Jimena shakes her head. In Mexico they found a coyote to bring them across the border.
“How much is a coyote?” I ask her.
“Three thousand dollars per person,” she tells me. “It doesn’t matter if it’s a man, woman, or child, it’s $3,000. And all the coyote does is take them across the Rio Grande and then close to a Border Patrol, leaves them there and goes back home. Many people die like that.”
But Jose and his two older companions met up with the Border Patrol.
“When there’s a child,” she explains to me, “he has to have a name and phone number for his parents, the Border Patrol will call them, and the parents have 48 hours to respond. If they don’t respond, they send the child back. If they do, and let’s say they live here, they keep him/her till there’s a group of children from the Northeast and then a Border Patrol officer takes them into New York and they let the families know when and where to pick them up.”
Jose’s parents waited for the phone call, and finally one came. Jose informed his parents that he was tested for Covid and found positive. The other two men were negative and passed through, but the Border Patrol returned him to Ecuador.
“So now what?” I ask her.
She shrugs. “They will probably try again. They have to get all that money together, find another adult or two, and Jose will again leave Ecuador, get all the way up to Mexico, find a coyote, do all those things again and hope this time it will be different.”
“How do you do that?” I finally ask her, after we’re both quiet for a while. “How do you send a 9-year-old boy across such a distance a second time, with such risks?”
“I don’t know, Eve,” she says. “I won’t even let my boys go to the street corner alone, and they’re 12 and 14.” The older one is already planning to study mathematics at MIT, taking extra classes, volunteering all over town at various projects to meet that school’s requirements.

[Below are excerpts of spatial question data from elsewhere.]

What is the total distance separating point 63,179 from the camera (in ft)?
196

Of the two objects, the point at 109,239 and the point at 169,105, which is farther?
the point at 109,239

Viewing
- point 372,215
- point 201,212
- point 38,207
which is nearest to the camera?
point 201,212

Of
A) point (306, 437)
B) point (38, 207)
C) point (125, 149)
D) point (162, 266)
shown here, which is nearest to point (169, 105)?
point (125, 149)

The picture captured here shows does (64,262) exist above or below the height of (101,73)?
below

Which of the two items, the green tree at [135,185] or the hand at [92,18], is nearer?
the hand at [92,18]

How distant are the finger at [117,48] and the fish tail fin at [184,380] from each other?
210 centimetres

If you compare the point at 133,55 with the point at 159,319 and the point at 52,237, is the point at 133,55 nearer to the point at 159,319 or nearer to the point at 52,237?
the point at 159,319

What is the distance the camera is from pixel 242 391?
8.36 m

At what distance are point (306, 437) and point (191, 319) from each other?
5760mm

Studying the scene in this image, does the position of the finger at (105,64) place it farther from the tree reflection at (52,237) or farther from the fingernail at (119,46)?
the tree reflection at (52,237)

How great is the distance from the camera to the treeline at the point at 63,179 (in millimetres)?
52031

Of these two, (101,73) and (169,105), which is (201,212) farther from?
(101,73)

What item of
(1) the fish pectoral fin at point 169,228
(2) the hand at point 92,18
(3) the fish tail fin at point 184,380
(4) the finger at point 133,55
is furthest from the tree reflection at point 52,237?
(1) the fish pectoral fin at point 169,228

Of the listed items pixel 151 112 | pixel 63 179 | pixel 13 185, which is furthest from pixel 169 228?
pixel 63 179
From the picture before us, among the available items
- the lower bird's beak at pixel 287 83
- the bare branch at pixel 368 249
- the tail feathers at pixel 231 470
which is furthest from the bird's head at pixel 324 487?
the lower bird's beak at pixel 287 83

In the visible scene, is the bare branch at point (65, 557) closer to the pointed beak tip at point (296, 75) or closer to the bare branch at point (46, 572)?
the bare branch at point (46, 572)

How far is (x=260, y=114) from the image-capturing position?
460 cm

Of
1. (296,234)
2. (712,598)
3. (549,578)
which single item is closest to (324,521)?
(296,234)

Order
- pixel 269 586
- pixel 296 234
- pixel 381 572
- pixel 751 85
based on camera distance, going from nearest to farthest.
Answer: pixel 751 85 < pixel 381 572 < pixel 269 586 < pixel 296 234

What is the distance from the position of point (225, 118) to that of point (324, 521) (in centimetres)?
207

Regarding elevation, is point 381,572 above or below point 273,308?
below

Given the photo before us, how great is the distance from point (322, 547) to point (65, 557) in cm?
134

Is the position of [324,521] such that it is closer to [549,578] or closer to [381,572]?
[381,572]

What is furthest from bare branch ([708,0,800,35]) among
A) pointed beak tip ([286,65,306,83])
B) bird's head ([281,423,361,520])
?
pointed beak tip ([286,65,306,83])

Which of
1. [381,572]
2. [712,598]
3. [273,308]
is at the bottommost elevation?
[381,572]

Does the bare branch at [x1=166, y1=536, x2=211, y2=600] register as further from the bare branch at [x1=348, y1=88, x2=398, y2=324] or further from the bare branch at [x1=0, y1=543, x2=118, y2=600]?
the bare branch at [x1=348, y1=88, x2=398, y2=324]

“You see, Eve,” she explains to me, “they have nothing there. If you’re not part of a certain class, you’ll never go to school, you won’t get into college, you can’t even get a job because to get a job you have to be connected to people, and if you’re not, you have no life. I don’t mean what they say here when kids say they don’t have a life in the virus because they can’t go out and see their friends, over there they really have no life. No job, no money, no education, no food, just nothing. That’s why they send little boys from as far away as Ecuador.”
In late afternoon I looked at the forsythia once again. More snow had fallen on top after I’d cleared it up, but now, with the snow melting, the branches lift up and the bright yellow flowers are still there. Not all, a few stay down, weakened and maybe even broken by the snow. But most rise up.